Quincy's megachurch grew even larger this year when The Crossing took over the former Federated Church of Lima, which sits about 20 miles north of the city on Ill. 96.
The addition of the Lima site gives The Crossing seven regional campuses and represented the top local story connected with religion in 2012. The two church bodies had been working together in recent years to come up with a more effective outreach plan.
"The Federated Church of Lima (eventually) approached us about the possibility of dissolving and us taking over their church," said Walt Wilcoxson, who is serving as the Lima campus pastor for The Crossing. "The people in Lima wanted an active, vibrant church. They have been very courageous to take such a step to keep a church in the community. It has been phenomenal to work with them."
The Rev. Jerry Harris, the senior pastor of The Crossing's main campus at 48th and Maine in Quincy, said the existing Lima facility, which is only seven years old, is in the process of being remodeled to give it the same kind of feel all of The Crossing campuses have. The church building in Lima was rebuilt following a tornado in 2003.
The Crossing also has campuses in Macomb, Pittsfield, a second Quincy campus at 929 Monroe, and Missouri sites in Hannibal and Kirksville. The Crossing's weekend services now attract a combined 5,300. The 48th and Maine site is the largest of the sites, with between 2,400 and 2,500 attending.
Other memorable events from the past 12 months included:
º Three local priests being honored for more than 45 years of service to the Catholic faith. Monsignor Mike Kuse, 71, and the Rev. Don Knuffman, 73, and the Rev. Ken Venvertloh, 73, both senior priests, were honored in July during a celebration inside Father McGivney Hall on the Knights of Columbus campus on South 36th.
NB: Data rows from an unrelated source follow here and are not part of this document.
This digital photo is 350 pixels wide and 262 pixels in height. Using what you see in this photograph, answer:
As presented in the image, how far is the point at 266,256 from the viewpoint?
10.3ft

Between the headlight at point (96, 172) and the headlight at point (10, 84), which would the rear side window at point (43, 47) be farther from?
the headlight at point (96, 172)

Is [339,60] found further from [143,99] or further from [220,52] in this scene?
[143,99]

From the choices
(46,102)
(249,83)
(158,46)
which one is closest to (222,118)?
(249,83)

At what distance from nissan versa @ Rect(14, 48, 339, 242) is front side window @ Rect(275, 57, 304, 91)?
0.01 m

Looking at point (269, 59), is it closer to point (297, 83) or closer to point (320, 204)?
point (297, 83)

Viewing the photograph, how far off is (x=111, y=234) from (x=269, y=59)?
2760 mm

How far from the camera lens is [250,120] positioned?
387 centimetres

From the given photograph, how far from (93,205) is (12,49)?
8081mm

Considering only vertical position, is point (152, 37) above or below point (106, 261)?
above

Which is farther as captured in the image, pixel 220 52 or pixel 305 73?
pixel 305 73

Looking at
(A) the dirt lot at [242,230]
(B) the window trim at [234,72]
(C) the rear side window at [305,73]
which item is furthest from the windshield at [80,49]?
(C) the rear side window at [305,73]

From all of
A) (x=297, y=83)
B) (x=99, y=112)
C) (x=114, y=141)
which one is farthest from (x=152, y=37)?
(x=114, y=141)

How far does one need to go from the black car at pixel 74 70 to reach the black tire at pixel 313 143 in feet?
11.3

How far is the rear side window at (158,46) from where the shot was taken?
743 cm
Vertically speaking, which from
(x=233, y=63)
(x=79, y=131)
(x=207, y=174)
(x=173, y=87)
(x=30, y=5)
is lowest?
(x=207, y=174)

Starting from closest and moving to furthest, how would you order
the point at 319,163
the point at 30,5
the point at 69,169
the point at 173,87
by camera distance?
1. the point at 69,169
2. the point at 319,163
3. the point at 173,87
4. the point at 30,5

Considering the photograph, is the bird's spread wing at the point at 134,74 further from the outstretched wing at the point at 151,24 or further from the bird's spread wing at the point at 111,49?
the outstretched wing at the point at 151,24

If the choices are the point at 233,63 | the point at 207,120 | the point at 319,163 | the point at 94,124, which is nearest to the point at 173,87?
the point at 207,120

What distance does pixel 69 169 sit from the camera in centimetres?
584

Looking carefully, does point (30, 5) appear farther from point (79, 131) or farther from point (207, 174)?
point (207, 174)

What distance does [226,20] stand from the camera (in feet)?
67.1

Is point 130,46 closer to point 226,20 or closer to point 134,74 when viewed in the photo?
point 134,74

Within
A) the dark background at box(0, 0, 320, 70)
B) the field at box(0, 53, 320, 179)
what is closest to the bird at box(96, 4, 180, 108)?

Venvertloh passed away two months following the event.
All three priests were born and raised in West-Central Illinois -- Kuse in Quincy, Knuffman in the Liberty area, and Venvertloh in the Ursa area.
º The Catholic community continuing to follow the progression of Father Augustus Tolton's "Cause for Sainthood," which included a July panel open to the public at Blessed Sacrament Church. Tolton, who was born a slave and became the first American diocesan priest of African descent, is being considered for canonization. Tolton had strong ties to Quincy and is buried in St. Peter Cemetery on Broadway.
º Madison Park Christian Church announcing plans in July to open a satellite campus at a second Quincy site yet to be determined. The church's continued growth in recent years triggered a blueprint for expansion. "God has blessed Madison Park with lots of new people, (and) it became apparent we were running out of space and would need some kind of solution," said the Rev. Chuck Sackett, pastor of Madison Park. The church has seen its regular Sunday attendance grow to an average of about 1,200 spread over two services at its 4700 Broadway site, where parking is limited.
º Union United Methodist Church, 1101 State, refurbishing and installing three stained-glass windows, each more than 100 years old. The windows were originally part of the church's former building at Eighth and Kentucky and had been in storage in a crawlspace on the lower level at the State Street site for more than 40 years.